Segment Start: GIVEN DATA
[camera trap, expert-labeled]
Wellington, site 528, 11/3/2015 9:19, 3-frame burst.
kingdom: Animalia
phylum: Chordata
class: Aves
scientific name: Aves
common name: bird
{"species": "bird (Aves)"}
Segment End: GIVEN DATA
Segment Start: GIVEN DATA
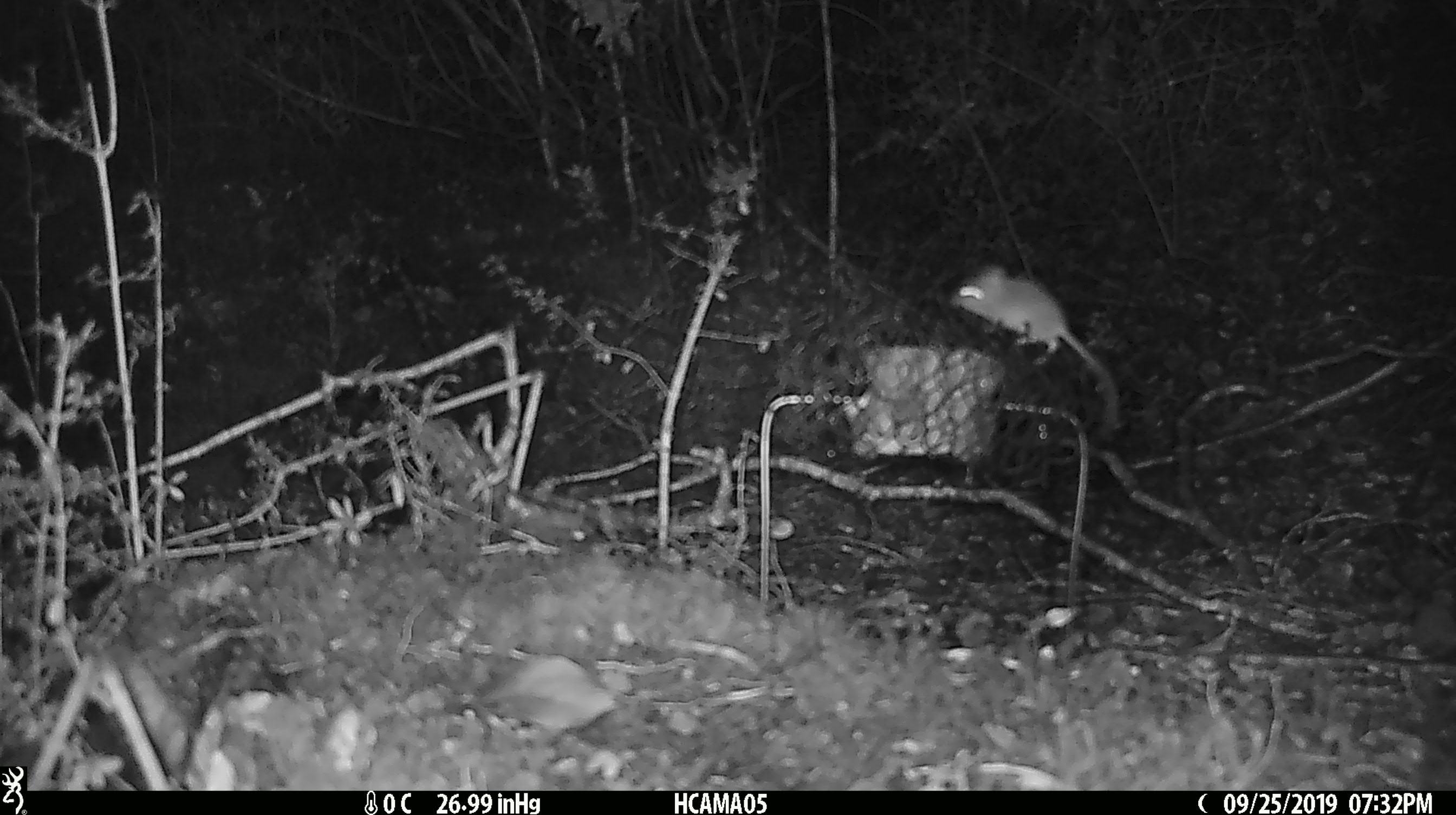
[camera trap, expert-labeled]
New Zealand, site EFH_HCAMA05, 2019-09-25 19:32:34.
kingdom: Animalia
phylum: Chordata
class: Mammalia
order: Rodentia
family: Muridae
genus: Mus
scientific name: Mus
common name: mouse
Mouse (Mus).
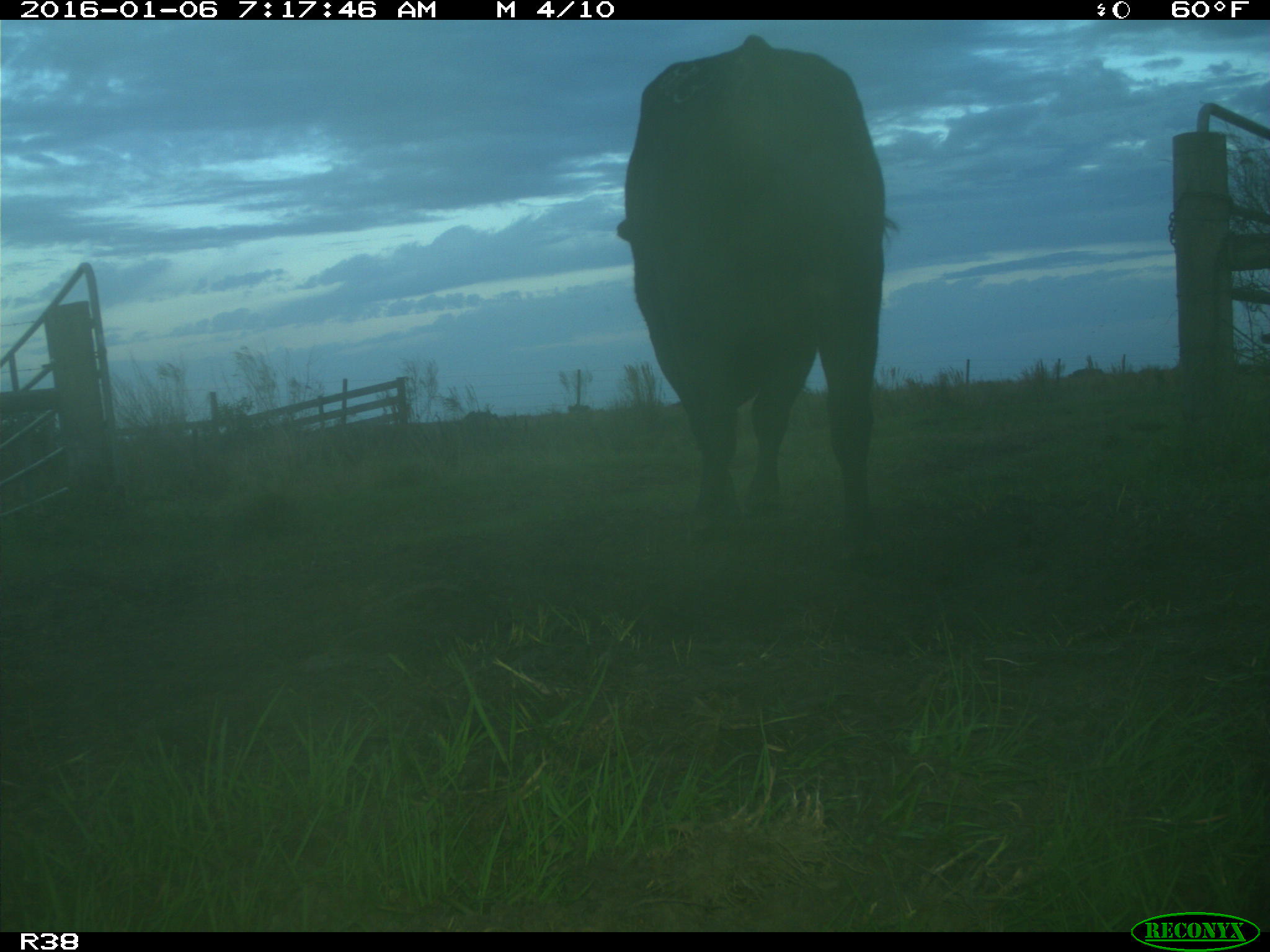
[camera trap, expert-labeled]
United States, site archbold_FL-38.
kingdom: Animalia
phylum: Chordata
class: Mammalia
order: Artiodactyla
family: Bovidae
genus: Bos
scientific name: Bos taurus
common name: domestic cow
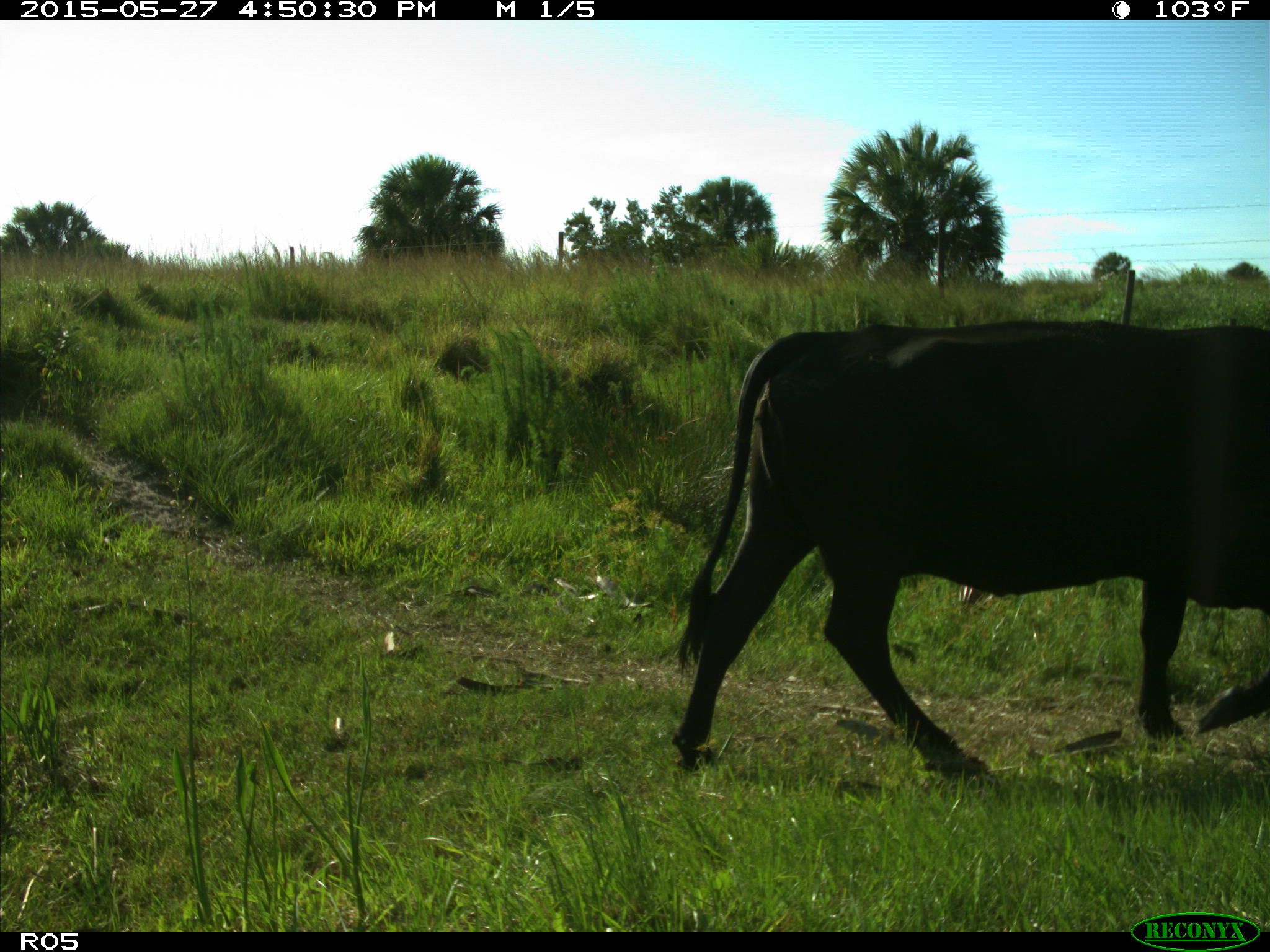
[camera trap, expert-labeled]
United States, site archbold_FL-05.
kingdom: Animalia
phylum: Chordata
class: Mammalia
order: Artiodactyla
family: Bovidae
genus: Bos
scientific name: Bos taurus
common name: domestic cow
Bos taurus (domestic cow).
Segment End: GIVEN DATA
REQUIREMENT
Collect the complete line wherever the string "scientific" appears in the records.

YOUR SOLUTION
scientific name: Aves
scientific name: Mus
scientific name: Bos taurus
scientific name: Bos taurus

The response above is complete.